### GOAL OF THE EXERCISE
Condense the paragraph of the dog-training text below that begins "Basically every behavior" into a shorter version that retains its main facts.

[Opening DOCUMENT SEGMENT section]

Basically every behavior we can not reliably predict or control, needs to be managed until our dogs are ready to follow commands. That, by the way, does not only count through a puppy’s life, but it also concerns a handful of behaviors and situations during the dog’s entire adult life.
It is part of our responsibility as owners to always try and stay one step ahead of their actions and instincts.
We are dealing with the mental state of a little child when training and handling a dog. In order to understand motivation and causes, we sometimes need to watch really closely and try to not anthropomorphize our dogs too much.
As soon as we start to realize that and we begin to manage and make our training a controlled and thought-out, strategic process, things start to become a lot easier and to fall into place.
If you are feeling that your obedience training is not successful or your dog seems to be aggressive or very destructive, here’s a list of questions you should ask yourself to analyze the situation:
Do I ever expect my dog to “just know” instead of training and teaching it?

[Closing DOCUMENT SEGMENT section]
[Opening SOURCE MATERIAL section]

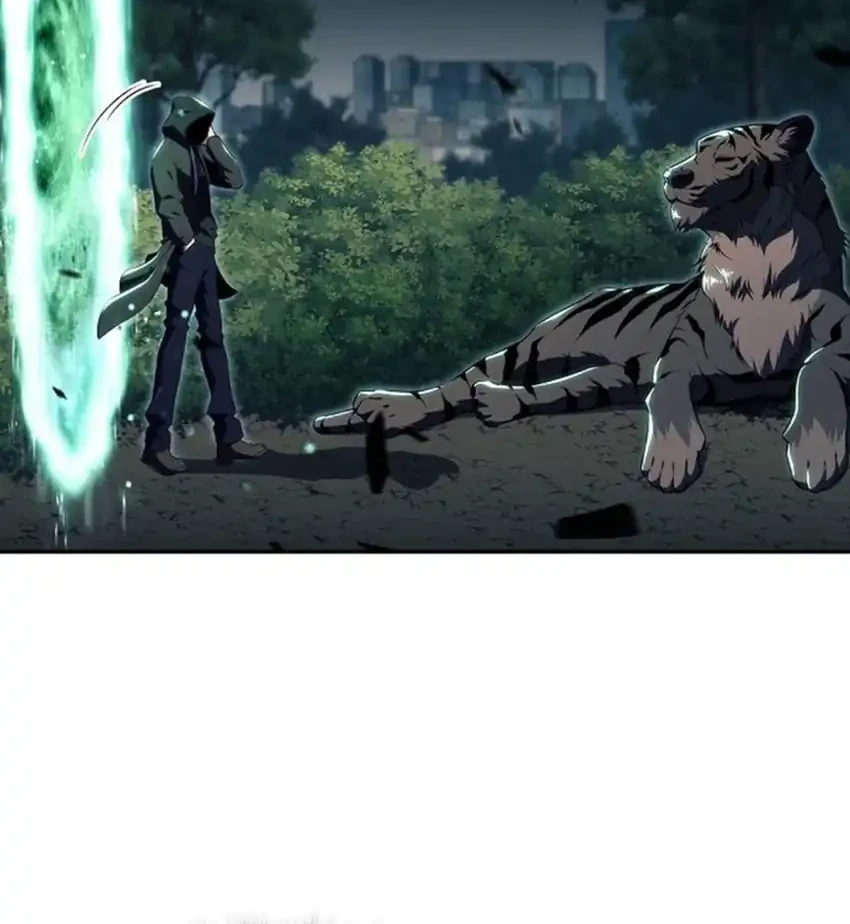 The Demon Slayer’s Restaurant Bab 29 halaman 91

[Closing SOURCE MATERIAL section]

### SOLUTION TO THIS EXERCISE
Any behavior that cannot be reliably predicted or controlled must be managed until the dog is ready to follow commands. This applies throughout puppyhood and also to a handful of behaviors and situations during the dog's adult life.